__READING PASSAGE__.
#####

Also, despite the Rif War and its effect on Spanish politics in the 1920s, and for all the ongoing rows over Western Sahara (why does no-one make a fuss over the Moroccan occupation of Western Sahara?), and the fact that Spain holds Ceuta and Melilla, it’s easy to forget that Spain was, and still is, involved in North Africa – it wasn’t all about France, Italy and (in Egypt) Britain. As the book points out, Spain didn’t really get involved in the Scramble for Africa, but it did, after losing control of Cuba and the Philippines, make an agreement with France which gave it control of a couple of bits of Morocco.  Tetouan, a city with a complicated history (involving a lot of pirates, back in the day!), and a mixed population of Arab Muslims, Berber Muslims and Sephardi Jews, was the administrative centre of the southern bit.

I’m not sure that we really got the distinction between Arabs and Berbers, though: there were just a lot of references to “Moors”. I was slightly bemused in Sicily recently to see a sign warning people to beware of “Saracens” in cafes.  I assume that it was in the sense of the old-fashioned English term “street Arabs”, but you just wouldn’t dream of using that term in English now, and you wouldn’t really say “Moors” when talking about the 20th or 21st centuries.  Anyway, things are presumably different in Spanish and Italian … and I have now got off the point.  I just have a lot of sympathy with the way that the Berbers have been treated in Morocco, Libya, Algeria, Tunisia and elsewhere.  And, having said all of this, there were quite a few references to “Riffians”, and Riffians are Berbers.

#####

[Saved entries]
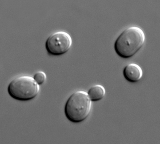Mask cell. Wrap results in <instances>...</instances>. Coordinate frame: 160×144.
Returning <instances> with one entry per match:
<instances>
[{"label": "cell", "instance_id": "5", "mask_svg": "<svg viewBox=\"0 0 160 144\" xmlns=\"http://www.w3.org/2000/svg\"><path fill=\"white\" fill-rule=\"evenodd\" d=\"M123 77L128 81L134 83L137 82L143 76V71L138 64L134 63L127 65L123 70Z\"/></svg>", "mask_w": 160, "mask_h": 144}, {"label": "cell", "instance_id": "1", "mask_svg": "<svg viewBox=\"0 0 160 144\" xmlns=\"http://www.w3.org/2000/svg\"><path fill=\"white\" fill-rule=\"evenodd\" d=\"M145 34L140 27H129L117 37L114 48L118 56L123 58L134 56L142 47Z\"/></svg>", "mask_w": 160, "mask_h": 144}, {"label": "cell", "instance_id": "6", "mask_svg": "<svg viewBox=\"0 0 160 144\" xmlns=\"http://www.w3.org/2000/svg\"><path fill=\"white\" fill-rule=\"evenodd\" d=\"M87 93L92 101L96 102L103 98L106 94V90L101 85H95L90 87Z\"/></svg>", "mask_w": 160, "mask_h": 144}, {"label": "cell", "instance_id": "4", "mask_svg": "<svg viewBox=\"0 0 160 144\" xmlns=\"http://www.w3.org/2000/svg\"><path fill=\"white\" fill-rule=\"evenodd\" d=\"M72 45L71 36L64 31H58L52 34L45 42V48L48 53L56 56L67 53L70 50Z\"/></svg>", "mask_w": 160, "mask_h": 144}, {"label": "cell", "instance_id": "3", "mask_svg": "<svg viewBox=\"0 0 160 144\" xmlns=\"http://www.w3.org/2000/svg\"><path fill=\"white\" fill-rule=\"evenodd\" d=\"M40 85L29 76H22L14 78L8 87L10 97L21 101L33 100L40 93Z\"/></svg>", "mask_w": 160, "mask_h": 144}, {"label": "cell", "instance_id": "7", "mask_svg": "<svg viewBox=\"0 0 160 144\" xmlns=\"http://www.w3.org/2000/svg\"><path fill=\"white\" fill-rule=\"evenodd\" d=\"M34 80L39 85H42L45 83L47 80V75L42 71H38L34 74L33 76Z\"/></svg>", "mask_w": 160, "mask_h": 144}, {"label": "cell", "instance_id": "2", "mask_svg": "<svg viewBox=\"0 0 160 144\" xmlns=\"http://www.w3.org/2000/svg\"><path fill=\"white\" fill-rule=\"evenodd\" d=\"M92 101L88 93L78 91L71 94L65 105V114L68 120L80 123L85 120L92 110Z\"/></svg>", "mask_w": 160, "mask_h": 144}]
</instances>
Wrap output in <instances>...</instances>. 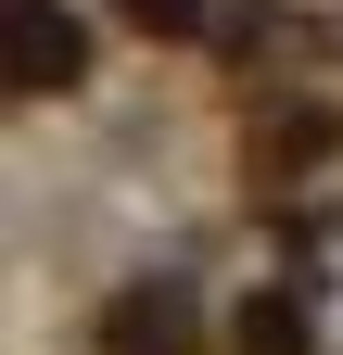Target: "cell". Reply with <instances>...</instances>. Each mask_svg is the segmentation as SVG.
Listing matches in <instances>:
<instances>
[{"mask_svg": "<svg viewBox=\"0 0 343 355\" xmlns=\"http://www.w3.org/2000/svg\"><path fill=\"white\" fill-rule=\"evenodd\" d=\"M76 76V13L64 0H13V89H64Z\"/></svg>", "mask_w": 343, "mask_h": 355, "instance_id": "cell-1", "label": "cell"}, {"mask_svg": "<svg viewBox=\"0 0 343 355\" xmlns=\"http://www.w3.org/2000/svg\"><path fill=\"white\" fill-rule=\"evenodd\" d=\"M102 343H115V355H178V343H191V304H178V292H127Z\"/></svg>", "mask_w": 343, "mask_h": 355, "instance_id": "cell-2", "label": "cell"}, {"mask_svg": "<svg viewBox=\"0 0 343 355\" xmlns=\"http://www.w3.org/2000/svg\"><path fill=\"white\" fill-rule=\"evenodd\" d=\"M229 343H242V355H306V304H292V292H254Z\"/></svg>", "mask_w": 343, "mask_h": 355, "instance_id": "cell-3", "label": "cell"}, {"mask_svg": "<svg viewBox=\"0 0 343 355\" xmlns=\"http://www.w3.org/2000/svg\"><path fill=\"white\" fill-rule=\"evenodd\" d=\"M127 26H153V38H191V26H203V0H127Z\"/></svg>", "mask_w": 343, "mask_h": 355, "instance_id": "cell-4", "label": "cell"}]
</instances>
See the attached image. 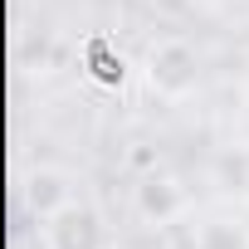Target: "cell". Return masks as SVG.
I'll return each instance as SVG.
<instances>
[{
	"mask_svg": "<svg viewBox=\"0 0 249 249\" xmlns=\"http://www.w3.org/2000/svg\"><path fill=\"white\" fill-rule=\"evenodd\" d=\"M49 244L54 249H107V230H103L98 210L69 200L49 215Z\"/></svg>",
	"mask_w": 249,
	"mask_h": 249,
	"instance_id": "6da1fadb",
	"label": "cell"
},
{
	"mask_svg": "<svg viewBox=\"0 0 249 249\" xmlns=\"http://www.w3.org/2000/svg\"><path fill=\"white\" fill-rule=\"evenodd\" d=\"M147 73H152V88H157V93H166V98H186V93L196 88V54H191L186 44L171 39V44L152 49Z\"/></svg>",
	"mask_w": 249,
	"mask_h": 249,
	"instance_id": "7a4b0ae2",
	"label": "cell"
}]
</instances>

#####

__WHAT TO WORK ON__. Transcribe a portion of the passage on Spain in North Africa word for word, beginning at the words "Also, despite the" and stopping after the words "the southern bit.". The records were taken from a different source than the text.

__RESPONSE FOR THIS EXERCISE__.
Also, despite the Rif War and its effect on Spanish politics in the 1920s, and for all the ongoing rows over Western Sahara (why does no-one make a fuss over the Moroccan occupation of Western Sahara?), and the fact that Spain holds Ceuta and Melilla, it’s easy to forget that Spain was, and still is, involved in North Africa – it wasn’t all about France, Italy and (in Egypt) Britain. As the book points out, Spain didn’t really get involved in the Scramble for Africa, but it did, after losing control of Cuba and the Philippines, make an agreement with France which gave it control of a couple of bits of Morocco.  Tetouan, a city with a complicated history (involving a lot of pirates, back in the day!), and a mixed population of Arab Muslims, Berber Muslims and Sephardi Jews, was the administrative centre of the southern bit.